The British rock singer, famous for flailing his arms during performances, lost a long battle with lung cancer, said his label, Sony Music Entertainment, in a statement.
The Sheffield-born Cocker’s rocky but ultimately successful career took him from working-class pubs in Northern England to the Woodstock festival in 1969, to the top of the charts in the 1980s.
Former Beatle Paul McCartney credited Cocker for giving “With a Little Help from My Friends,” a mid-tempo melody, a whole new life.
“It was just mind blowing, totally turned the song into a soul anthem and I was forever grateful to him for doing that,” McCartney said in a statement, calling the fellow Englishman a “lovely northern lad.”
His explosive, at times unintelligible performance of that song at Woodstock helped him break through to larger audiences in what Rolling Stone magazine called “one of the most iconic sets from the legendary festival.”

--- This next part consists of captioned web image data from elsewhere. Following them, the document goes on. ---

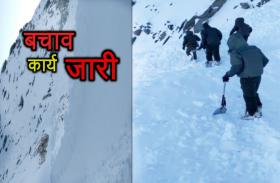 लद्दाख के बर्फीले तूफान में 10 पर्यटक फंसे, 5 की मौत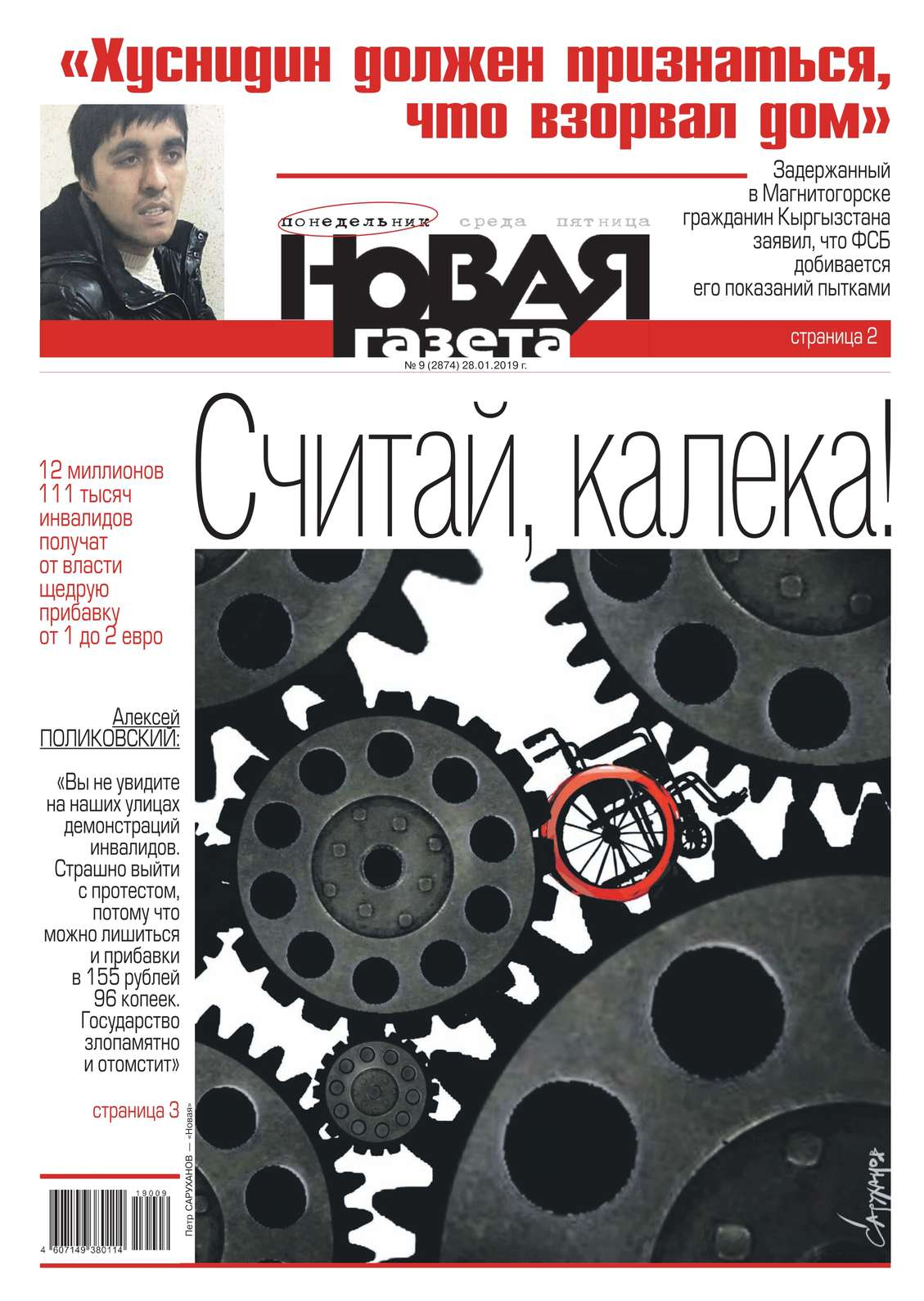 Новая Газета 09-2019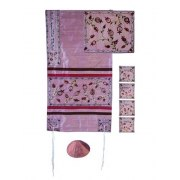 Yair Emanuel Pink Raw Silk Tallit with Embroidered Pomegranates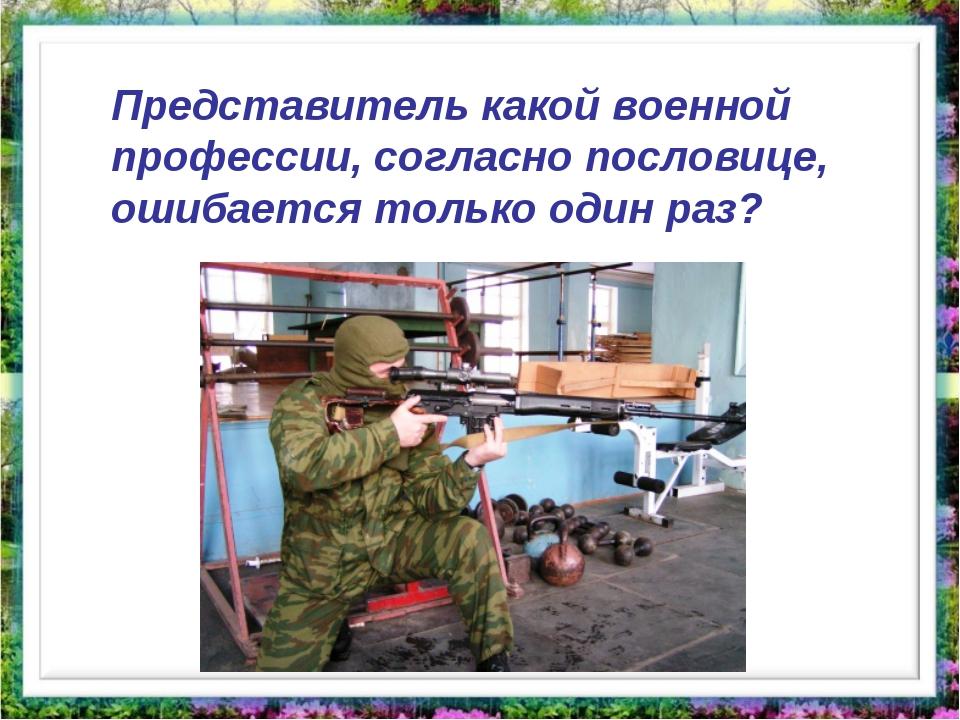 Представитель какой военной профессии, согласно пословице, ошибается только о...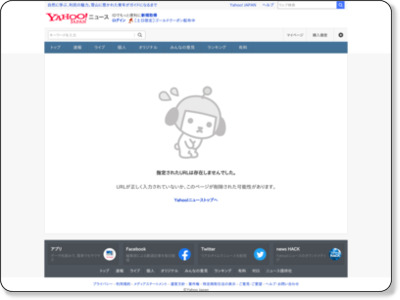 http://headlines.yahoo.co.jp/hl?a=20140212-00000051-san-l09
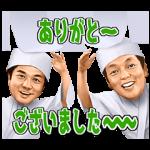 音付きスタンプ::しゃべる中川家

Cocker lived in Crawford, Colorado, and released nearly 40 albums as he toured the world during a career spanning five decades.
The Grammy winner was born into a working-class family and worked as a plumber while pursuing his singing career.
He was named an Officer of the Order of the British Empire (OBE) at Buckingham Palace in 2011.
“Goodbye and God Bless to Joe Cocker from one of his friends peace and love. R.,” tweeted Beatles drummer Ringo Starr.
In the early 1970s Cocker’s “Mad Dogs and Englishmen” tour and live album cemented his success. In 1974, “You Are So Beautiful,” co-written with Billy Preston, was a big hit. It was voted the fourth-most popular love song in a U.S. online poll in 2013.
In a memorable sketch in 1976, Cocker joined John Belushi as he parodied the singer’s spasmodic style on the popular late-night comedy show “Saturday Night Live.”
Cocker’s career path was punctuated by struggles with alcohol and drugs.
In 1982, his career took off again with “Up Where We Belong,” a duet with Jennifer Warnes for the film “An Officer and A Gentleman.” The song earned Cocker his only Grammy and an Oscar for its writers.
His last studio album “Fire It Up” came out in 2012.
Cocker is survived by wife Pam, brother Victor, a stepdaughter and two grandchildren. He and his wife set up the Cocker Kids’ Foundation to support local Colorado youth.